*Task material*:
+ + + +
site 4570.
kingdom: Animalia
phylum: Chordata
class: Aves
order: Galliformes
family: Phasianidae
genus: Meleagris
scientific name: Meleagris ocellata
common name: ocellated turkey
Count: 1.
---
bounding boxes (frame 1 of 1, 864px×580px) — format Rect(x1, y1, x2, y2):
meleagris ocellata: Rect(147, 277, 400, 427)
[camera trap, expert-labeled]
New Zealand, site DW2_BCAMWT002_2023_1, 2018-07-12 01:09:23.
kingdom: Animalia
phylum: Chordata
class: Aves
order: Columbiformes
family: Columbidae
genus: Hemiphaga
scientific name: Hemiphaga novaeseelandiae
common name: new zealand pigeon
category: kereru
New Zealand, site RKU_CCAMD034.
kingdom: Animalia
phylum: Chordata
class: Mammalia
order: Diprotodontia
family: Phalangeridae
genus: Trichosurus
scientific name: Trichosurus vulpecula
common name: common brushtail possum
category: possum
+ + + +
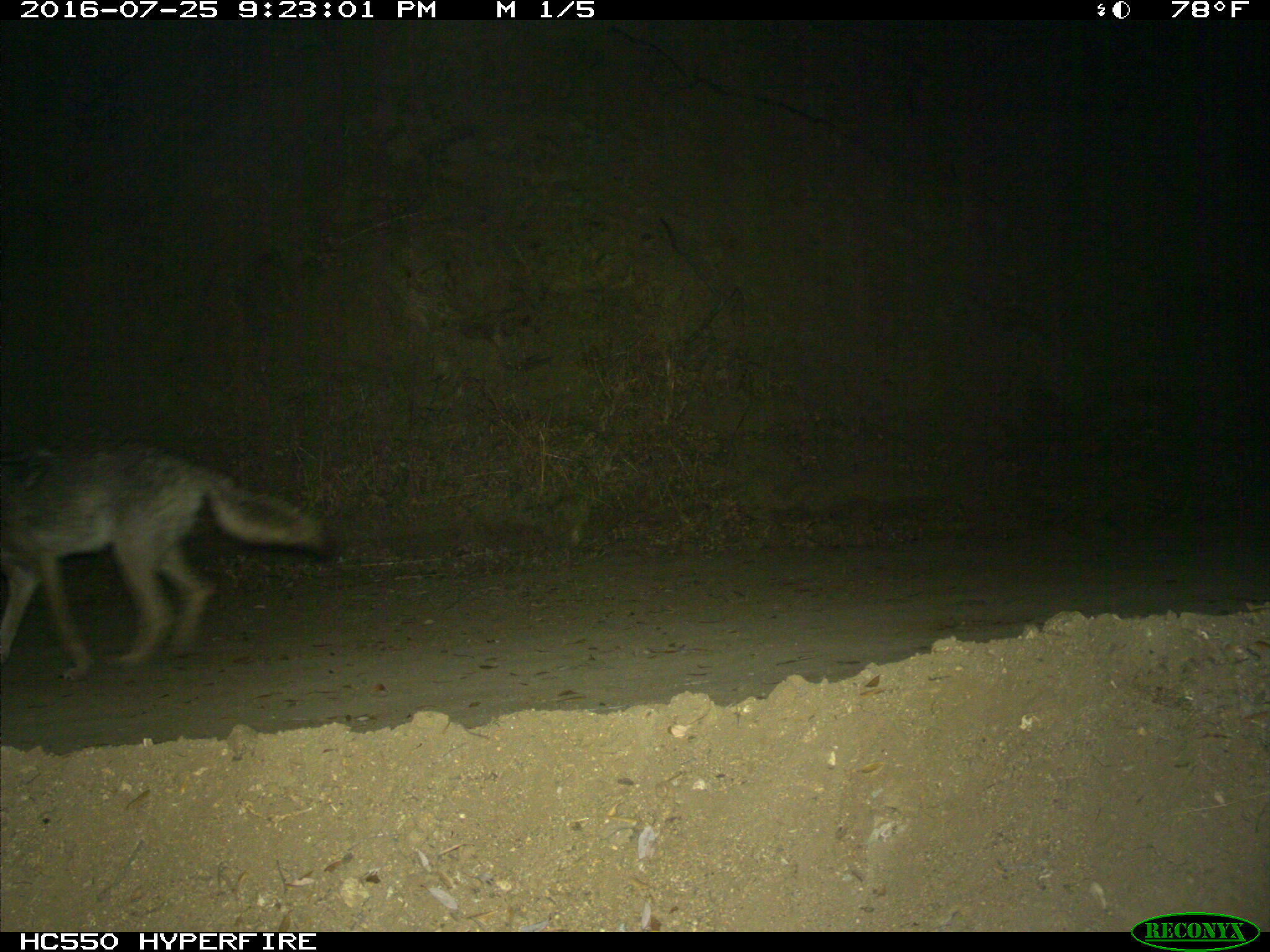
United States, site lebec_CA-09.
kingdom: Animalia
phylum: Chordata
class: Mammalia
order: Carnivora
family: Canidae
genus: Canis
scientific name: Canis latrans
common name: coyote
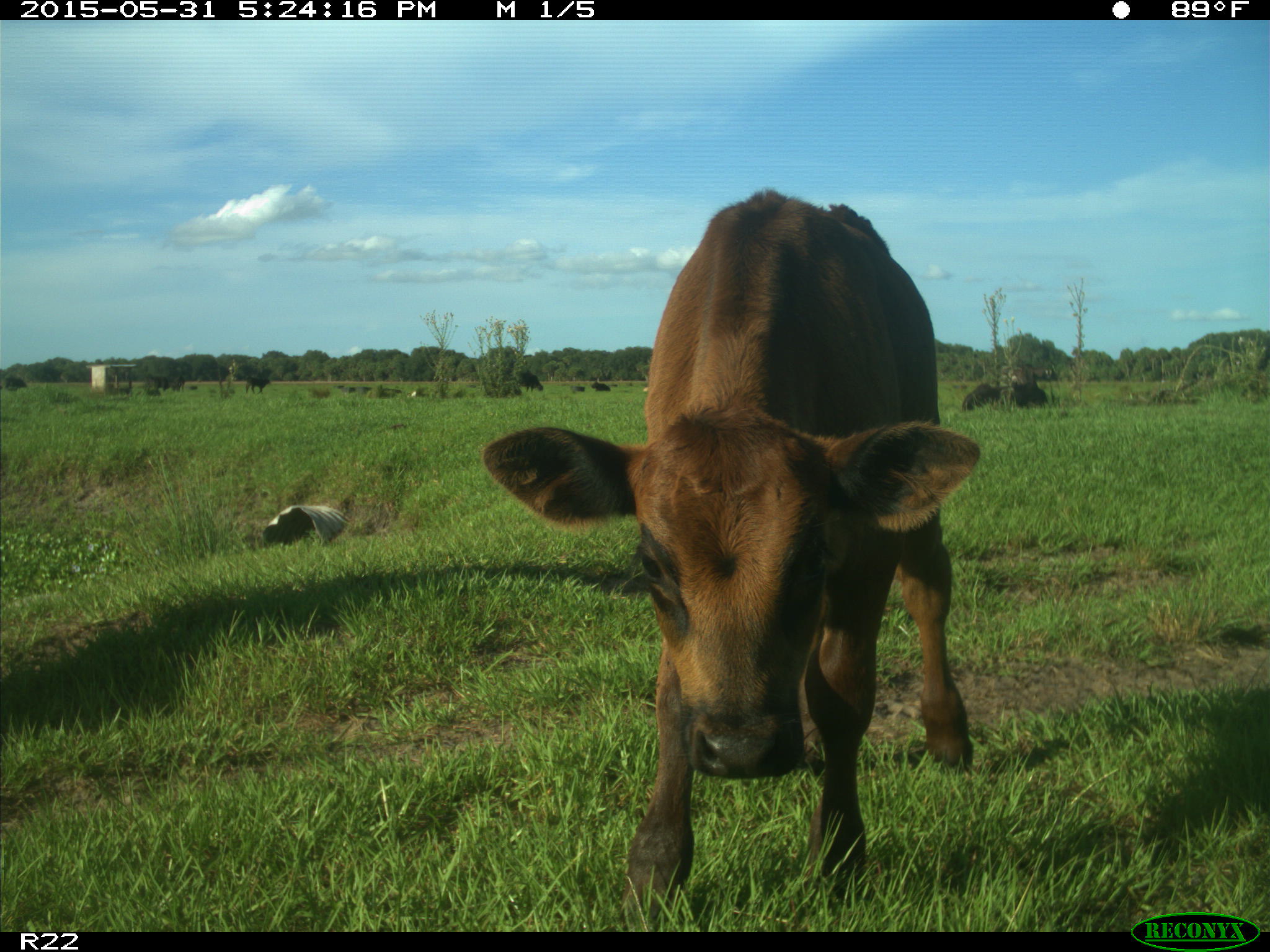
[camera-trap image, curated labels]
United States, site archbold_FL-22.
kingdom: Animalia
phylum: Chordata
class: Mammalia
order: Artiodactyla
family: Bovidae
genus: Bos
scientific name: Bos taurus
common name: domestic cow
+ + + +
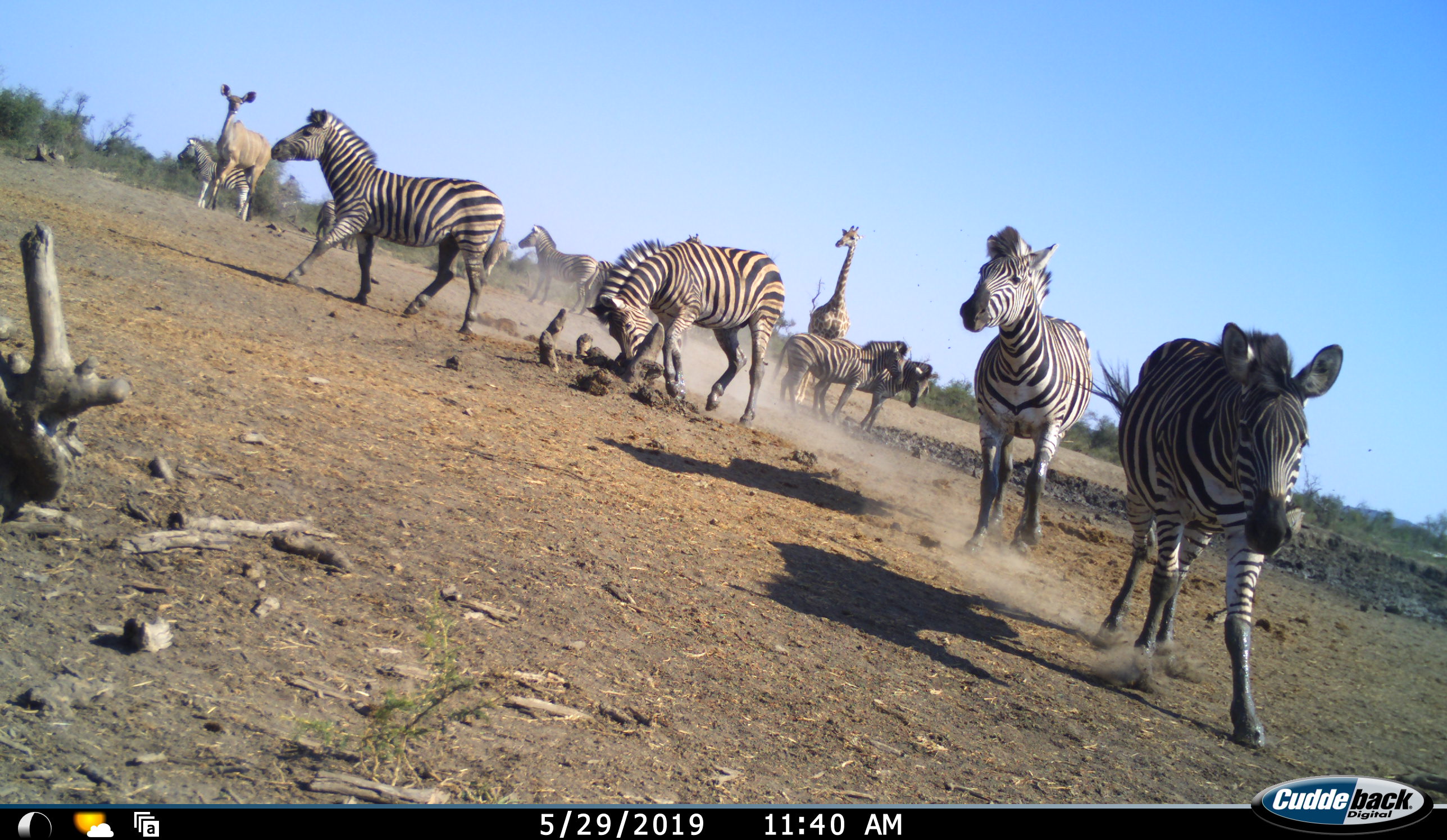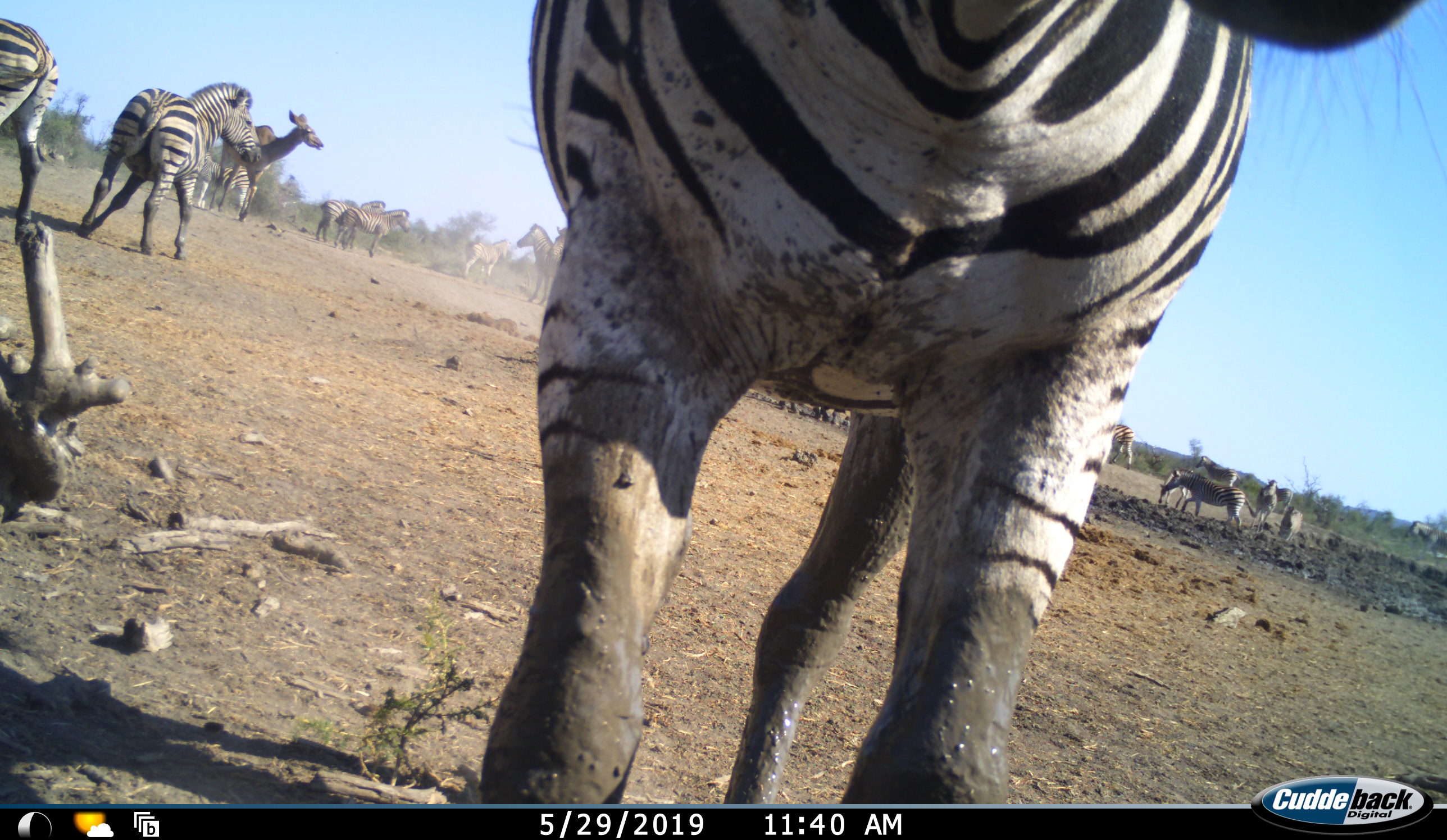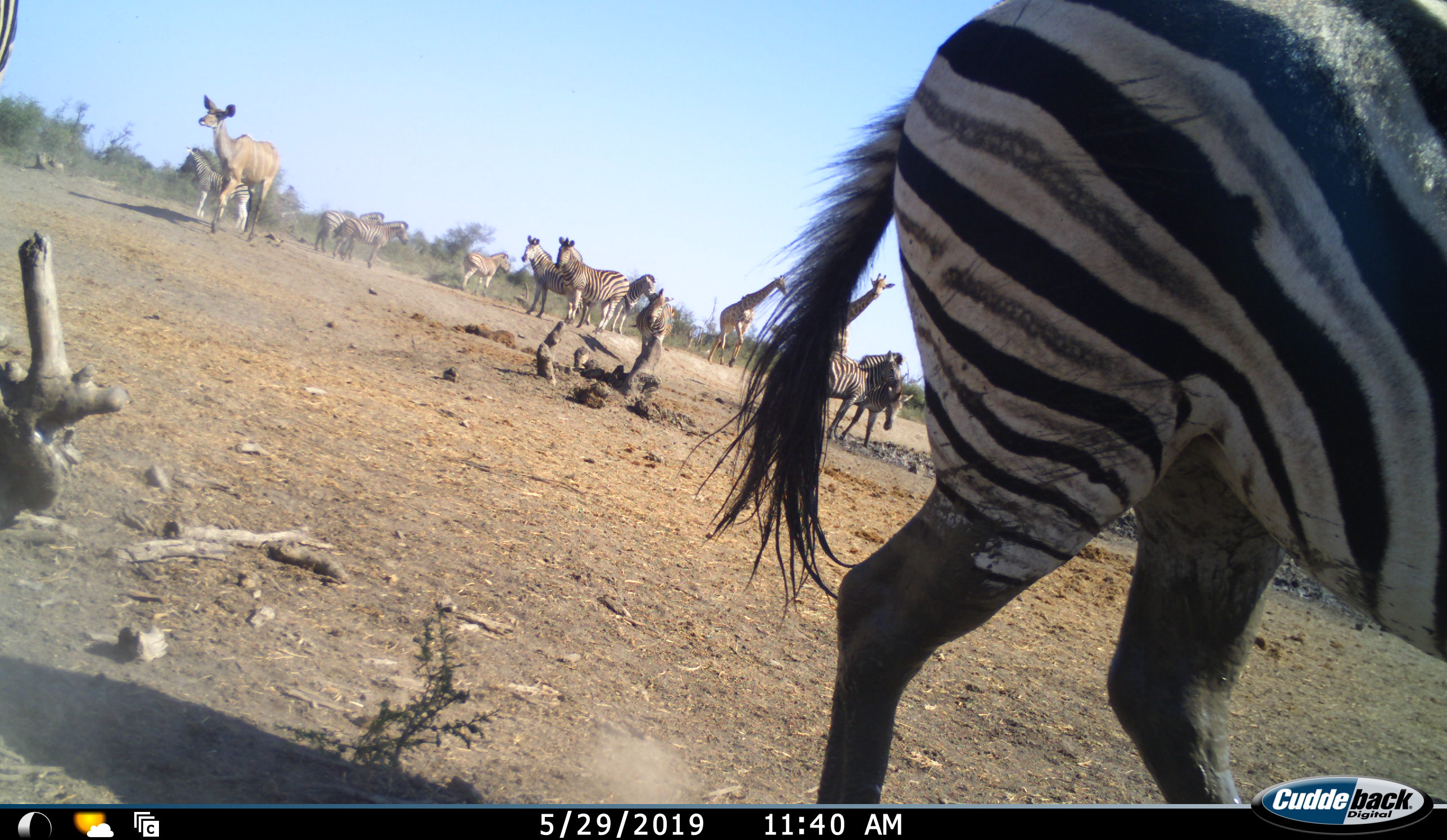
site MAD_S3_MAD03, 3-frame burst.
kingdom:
+ + + +
*Required action*: A single figure is the whole answer here: the number of lines in the records above that include "camera".

*The answer*: 2